No ‘Access-Control-Allow-Origin’ header is present on the requested resource. Origin ‘calling URL’ is therefore not allowed access

Question

First of all let me say that I've gone through all similar posts but nothing solves my issue. I've also ruled out that the server-side is not at fault since I receive the proper response headers, at least as is shown in Fiddler and in Chrome Dev tools.

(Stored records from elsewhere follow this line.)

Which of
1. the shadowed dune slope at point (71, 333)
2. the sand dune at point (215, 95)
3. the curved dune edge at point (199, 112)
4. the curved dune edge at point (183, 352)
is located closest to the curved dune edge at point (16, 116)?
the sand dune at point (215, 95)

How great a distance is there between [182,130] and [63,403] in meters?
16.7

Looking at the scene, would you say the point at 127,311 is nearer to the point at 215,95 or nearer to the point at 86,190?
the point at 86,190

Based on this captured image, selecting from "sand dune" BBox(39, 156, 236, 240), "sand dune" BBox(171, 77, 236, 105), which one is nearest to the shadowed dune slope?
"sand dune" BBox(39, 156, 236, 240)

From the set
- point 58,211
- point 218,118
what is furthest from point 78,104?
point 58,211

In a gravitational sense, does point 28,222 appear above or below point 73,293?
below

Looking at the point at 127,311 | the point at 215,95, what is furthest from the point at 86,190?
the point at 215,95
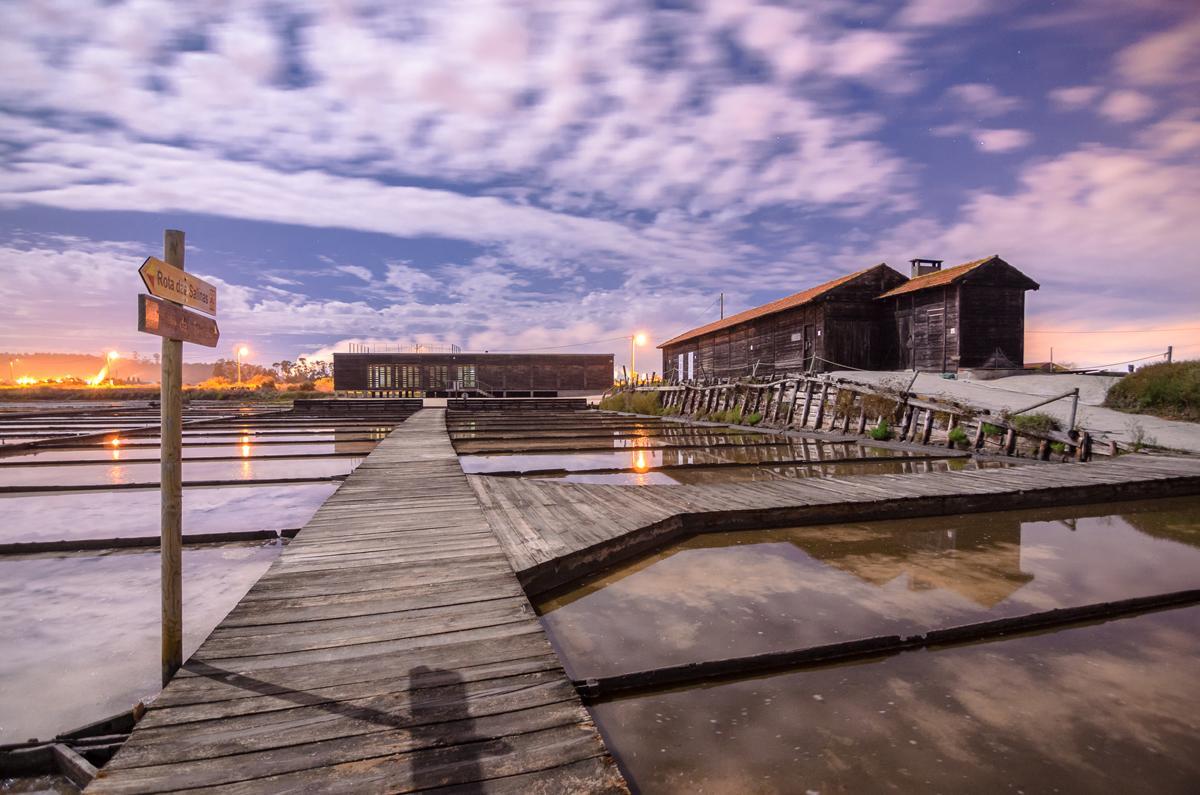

I am using Thinktecture.IdentityModel and did authentication on the client side using jquery like this:

    $.ajax({
        url: tokenEndpoint,
        type: 'GET',
        // jsonp is not an option and it does not work anyway with my server setup
        dataType: "json", // including this does not help
        crossDomain: true, // including this does not help
        beforeSend: function (xhr) {
            xhr.setRequestHeader('Authorization', 'Basic xxxxx');
        },
        success: function () {
            alert('success!');
        },
        error: function(xhr, errorType, exception) {
        }
    });

Here's the trace that I got:

* preflight CORS request *

OPTIONS http://HOST_DOMAIN/tokenEndPoint HTTP/1.1
Host: HOST_DOMAIN
Connection: keep-alive
Access-Control-Request-Method: GET
Origin: http://ORIGIN_DOMAIN
Access-Control-Request-Headers: accept, authorization
Accept: */*
Referer: http://ORIGIN_DOMAIN/login
Accept-Encoding: gzip,deflate,sdch
Accept-Language: en-US,en;q=0.8

preflight response

HTTP/1.1 200 OK
Cache-Control: no-cache
Pragma: no-cache
Content-Type: application/json; charset=utf-8
Expires: -1
Server: Microsoft-IIS/8.0
Access-Control-Allow-Origin: http://ORIGIN_DOMAIN
Access-Control-Allow-Credentials: true
Access-Control-Allow-Headers: accept,authorization
Content-Length: 15

{"status":"ok"}

actual AJAX request

GET http://HOST_DOMAIN/tokenEndPoint HTTP/1.1
Host: HOST_DOMAIN
Connection: keep-alive
Accept: */*
Origin: http://ORIGIN_DOMAIN
Authorization: Basic xxxxx
Referer: http://ORIGIN_DOMAIN/login
Accept-Encoding: gzip,deflate,sdch
Accept-Language: en-US,en;q=0.8

AJAX response

HTTP/1.1 200 OK
Cache-Control: no-cache
Pragma: no-cache
Content-Length: 560
Content-Type: application/json; charset=utf-8
Expires: -1
Server: Microsoft-IIS/8.0
X-AspNet-Version: 4.0.30319
Set-Cookie: xxxxx


{
  "access_token": "xxxxx",
  "expires_in": xxx
}

Notice the last line of the trace, which comes from the TextView on the Fiddler tab that indicates the server call was successful. I can confirm that the server call was successful as I debugged the server-side code and the code that returns that output was reached and did not throw any errors. Any ideas how to make it work?

Answer 1

As the error message in your question title states, the response is lacking an Access-Control-Allow-Origin header. According to the response contents you posted at the end of your question, the server is not including this header. So, the issue is with your server. You'll need to include this header in your response.